We detail the integration of amorphous silicon (a-Si) active pixel sensor (APS) test arrays with an overlying amorphous
selenium (a-Se) x-ray photoconductor, and report on results of their x-ray response and imaging properties. The
a-Se/a-Si APS arrays incorporate a two-transistor (2T) gate-switched pixel amplifier architecture designed to provide high
detector array resolution, as well as a controllable on-pixel gain. The direct x-ray detectors consist of in-house
fabricated, dual mode active and passive sensor arrays with detector element (del) pitches of 100 μm and 200 μm, coated
with 80 μm thick stabilized amorphous selenium. These selenium layers were selected for preliminary work and
represent a quantum efficiency (QE) of 69% for x-ray spectra (tungsten target, 2 mm Al filtration) of 30 kVp. Detector
response was evaluated for a-Se biasing electric fields of both 5 V/μm and 10 V/μm.

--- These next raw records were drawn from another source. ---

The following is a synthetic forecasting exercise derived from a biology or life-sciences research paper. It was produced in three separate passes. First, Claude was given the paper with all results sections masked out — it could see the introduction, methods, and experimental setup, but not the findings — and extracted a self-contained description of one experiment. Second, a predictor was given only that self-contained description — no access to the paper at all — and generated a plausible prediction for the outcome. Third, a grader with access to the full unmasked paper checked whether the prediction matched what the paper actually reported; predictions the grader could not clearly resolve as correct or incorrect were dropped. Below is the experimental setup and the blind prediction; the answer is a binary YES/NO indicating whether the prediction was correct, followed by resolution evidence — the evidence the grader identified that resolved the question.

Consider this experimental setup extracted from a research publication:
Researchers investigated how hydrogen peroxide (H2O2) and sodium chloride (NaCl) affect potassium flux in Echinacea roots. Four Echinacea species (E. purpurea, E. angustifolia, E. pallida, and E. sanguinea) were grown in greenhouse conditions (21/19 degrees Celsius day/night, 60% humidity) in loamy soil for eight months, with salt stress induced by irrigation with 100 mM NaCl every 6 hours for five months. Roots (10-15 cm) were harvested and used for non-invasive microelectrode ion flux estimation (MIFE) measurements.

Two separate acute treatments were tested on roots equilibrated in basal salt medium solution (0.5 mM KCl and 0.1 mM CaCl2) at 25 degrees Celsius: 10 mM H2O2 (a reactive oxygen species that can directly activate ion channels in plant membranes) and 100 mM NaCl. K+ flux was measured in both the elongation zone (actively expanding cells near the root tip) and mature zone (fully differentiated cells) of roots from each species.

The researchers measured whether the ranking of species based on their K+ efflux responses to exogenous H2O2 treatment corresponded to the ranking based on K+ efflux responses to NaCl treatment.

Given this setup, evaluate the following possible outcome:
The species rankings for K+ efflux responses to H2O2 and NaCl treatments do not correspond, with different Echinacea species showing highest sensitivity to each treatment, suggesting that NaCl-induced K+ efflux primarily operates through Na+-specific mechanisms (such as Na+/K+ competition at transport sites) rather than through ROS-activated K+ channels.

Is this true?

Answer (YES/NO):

A detector dark current of 110 pA/cm2 (0.01 pA/100 μm del) at 10V/μm electric field, a controllable detector conversion
gain up to 15.3 nA/mR at 30 kVp were measured. Active pixel gains of 6.7 and 9.6 were measured for 100μm and
200μm pitch detectors respectively. The amplified readout exhibits a better detection limit (by one order of magnitude)
compared to the passive readout implemented on the same pixel. Capabilities of amplified pixels such as nondestructive
readout, as well as programmable pixel conversion gain, and dynamic range control are demonstrated. In light of their
adaptable gain and dynamic range, these detectors represent a promising technology for high-resolution high gain x-ray
digital imaging, particularly in mammography tomosynthesis.